Qualified immunity only applies to suits against government officials as individuals, not suits against the government for damages caused by the officials’ actions. Although qualified immunity frequently appears in cases involving police officers, it also applies to most other executive branch officials. While judges, prosecutors, legislators, and some other government officials do not receive qualified immunity, most are protected by other immunity doctrines."  See: https://www.law.cornell.edu/wex/qualified_immunity
 IANAL but "qualified immunity" seems to be an obvious extension of "judicial immunity" by the Supreme Court which itself is a matter of written law (see: https://www.law.cornell.edu/uscode/text/42/1983).

Is this a desirable condition of American jurisprudence? Call or write your state's Attorney General's office, call or write your state's Governor's office, call or write your Member of Congress and your state's Senator's offices, register your opinion and legislative desires with them. Make your voice heard, agitate with those who have the ability to make the needed change(s). But do so from an inescapable minimum condition of existence; there will be cops, because we need cops - preferably one's determinedly working from a clearly delineated position of neutrality between the generally conflicting interests of members of US society.

The assertion that "the law is what it is" is probably made only slightly less frequently than is "the law is an ass", but equally inescapably, the law is ... and in some form or another will continue to be. That being so, it is desirable and necessary to frequently review the law, and those who are employed to enforce it. Not just cops, prosecutors, and judges either; there is a serious argument being made that the US (at all levels of governance, not just federally) has too many laws, too many of which are already part of previously existing legislation (which is how a law is legally made - executive orders that do not specifically reference an enabling act of legislation do not have force of law no matter how hard or often a Governor or President says otherwise).

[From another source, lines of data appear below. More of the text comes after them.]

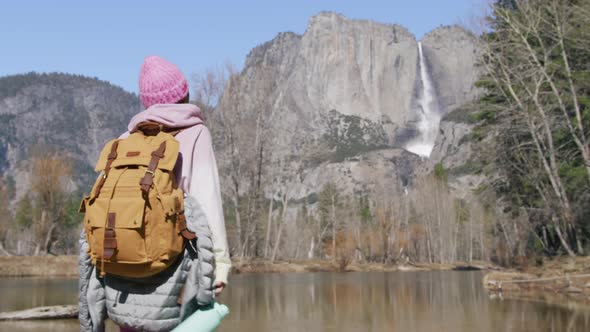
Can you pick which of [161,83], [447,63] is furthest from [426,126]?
[161,83]

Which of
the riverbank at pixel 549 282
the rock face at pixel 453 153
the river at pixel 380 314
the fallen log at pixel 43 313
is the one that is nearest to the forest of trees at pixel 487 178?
the riverbank at pixel 549 282

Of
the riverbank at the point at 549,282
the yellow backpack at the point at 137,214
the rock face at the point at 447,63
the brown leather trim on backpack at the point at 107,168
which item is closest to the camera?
the yellow backpack at the point at 137,214

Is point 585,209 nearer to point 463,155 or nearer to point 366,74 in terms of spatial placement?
point 463,155

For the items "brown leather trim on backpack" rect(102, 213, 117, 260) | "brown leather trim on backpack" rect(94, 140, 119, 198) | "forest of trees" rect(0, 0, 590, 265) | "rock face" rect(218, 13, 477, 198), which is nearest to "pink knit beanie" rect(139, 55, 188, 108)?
"brown leather trim on backpack" rect(94, 140, 119, 198)

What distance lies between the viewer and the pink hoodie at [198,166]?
7.27 ft

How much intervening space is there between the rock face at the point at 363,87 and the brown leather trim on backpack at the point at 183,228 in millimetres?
139146

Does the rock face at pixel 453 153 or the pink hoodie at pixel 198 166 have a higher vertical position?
the rock face at pixel 453 153

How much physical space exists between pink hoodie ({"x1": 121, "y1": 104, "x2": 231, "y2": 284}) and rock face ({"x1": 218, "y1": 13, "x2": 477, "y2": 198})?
139 meters

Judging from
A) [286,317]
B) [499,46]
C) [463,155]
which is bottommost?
[286,317]

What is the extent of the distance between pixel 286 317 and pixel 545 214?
399 inches

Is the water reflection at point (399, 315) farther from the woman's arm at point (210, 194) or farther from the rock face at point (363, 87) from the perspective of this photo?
the rock face at point (363, 87)

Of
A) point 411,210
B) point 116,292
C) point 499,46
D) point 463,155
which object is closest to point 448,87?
point 463,155

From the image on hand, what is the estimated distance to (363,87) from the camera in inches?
7062

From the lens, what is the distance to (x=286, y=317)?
362 inches
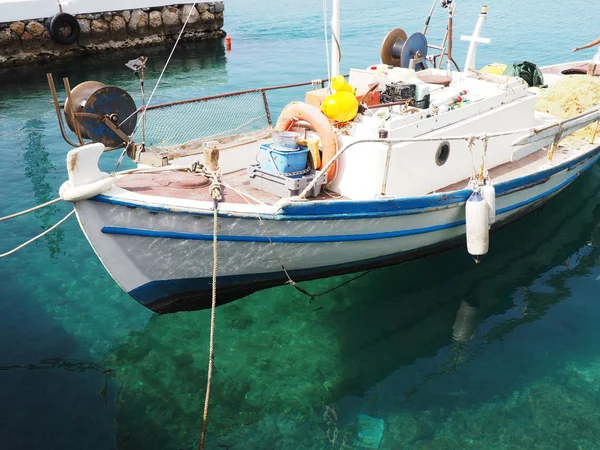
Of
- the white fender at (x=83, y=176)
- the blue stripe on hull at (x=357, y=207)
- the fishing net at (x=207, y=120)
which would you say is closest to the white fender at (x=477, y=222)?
the blue stripe on hull at (x=357, y=207)

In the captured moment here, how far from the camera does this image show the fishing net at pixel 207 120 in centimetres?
958

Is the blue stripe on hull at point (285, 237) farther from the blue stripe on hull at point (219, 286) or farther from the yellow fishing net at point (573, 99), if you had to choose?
the yellow fishing net at point (573, 99)

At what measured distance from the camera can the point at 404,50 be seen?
11414 mm

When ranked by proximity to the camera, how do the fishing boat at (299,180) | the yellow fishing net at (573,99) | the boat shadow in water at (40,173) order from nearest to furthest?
the fishing boat at (299,180) → the boat shadow in water at (40,173) → the yellow fishing net at (573,99)

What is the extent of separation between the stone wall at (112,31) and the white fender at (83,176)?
21.3 m

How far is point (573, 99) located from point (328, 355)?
8.34 meters

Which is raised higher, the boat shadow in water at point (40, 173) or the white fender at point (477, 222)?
the white fender at point (477, 222)

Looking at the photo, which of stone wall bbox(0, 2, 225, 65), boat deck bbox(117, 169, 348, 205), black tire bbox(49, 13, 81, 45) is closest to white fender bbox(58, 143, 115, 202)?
boat deck bbox(117, 169, 348, 205)

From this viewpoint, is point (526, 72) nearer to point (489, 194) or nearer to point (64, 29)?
point (489, 194)

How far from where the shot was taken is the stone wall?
25188 mm

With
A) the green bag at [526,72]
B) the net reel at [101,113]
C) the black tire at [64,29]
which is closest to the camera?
the net reel at [101,113]

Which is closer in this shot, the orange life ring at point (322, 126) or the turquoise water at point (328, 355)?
the turquoise water at point (328, 355)

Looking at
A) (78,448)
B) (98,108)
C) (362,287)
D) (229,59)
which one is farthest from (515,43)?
(78,448)

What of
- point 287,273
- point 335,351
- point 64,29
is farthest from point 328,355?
point 64,29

Changing the laws of the US (again, at all levels of governance) would be the most certain means of reforming police interactions with the general public. Changing police training to reflect the enforcement requirements of the law would complete the reform process. Doing all of that at the federal level would almost certainly be necessary to achieve at least some degree of national uniformity of enforcement (and achieving that degree of uniformity would itself be a drawn out process, if only due to the complexity of competing interests inherent to the multi-level nature of US legal and political structure). While a dramatic performance before the House Ways and Means Committee demonstrating the sheer volume of federal legislation (and how much less is actually required to achieve the same - arguably better - levels of public protection) would certainly be entertaining, the reality is this will be a long and contentious effort requiring multiple iterations of change.

Personal note: I lived in S. California during 1991 and '92. I'm quite familiar with the events surrounding the arrest of Rodney King and the prosecution of his arresting police officers (I lived roughly a mile away from the arrest scene). I fully expect that the essentially identical legal process will play out in Minnesota, probably during the 2020/21 winter months (for what I regard as obvious reasons). The officers will be found "not guilty" by reason of qualified immunity in state court, and in very short order thereafter found "guilty" in federal court of violating George Floyd's civil rights, for which they will be imprisoned for a number of years. It goes without saying that Floyd's family will receive a financial settlement from Minnesota.

If we are going to achieve this change in US laws and how they are enforced, and I agree that we should if we wish to continue as citizens of a recognizably USA, then we must begin to organize the mechanisms necessary to doing all of that.

Or, we can just go ahead and form the national circular firing squad and do it that way.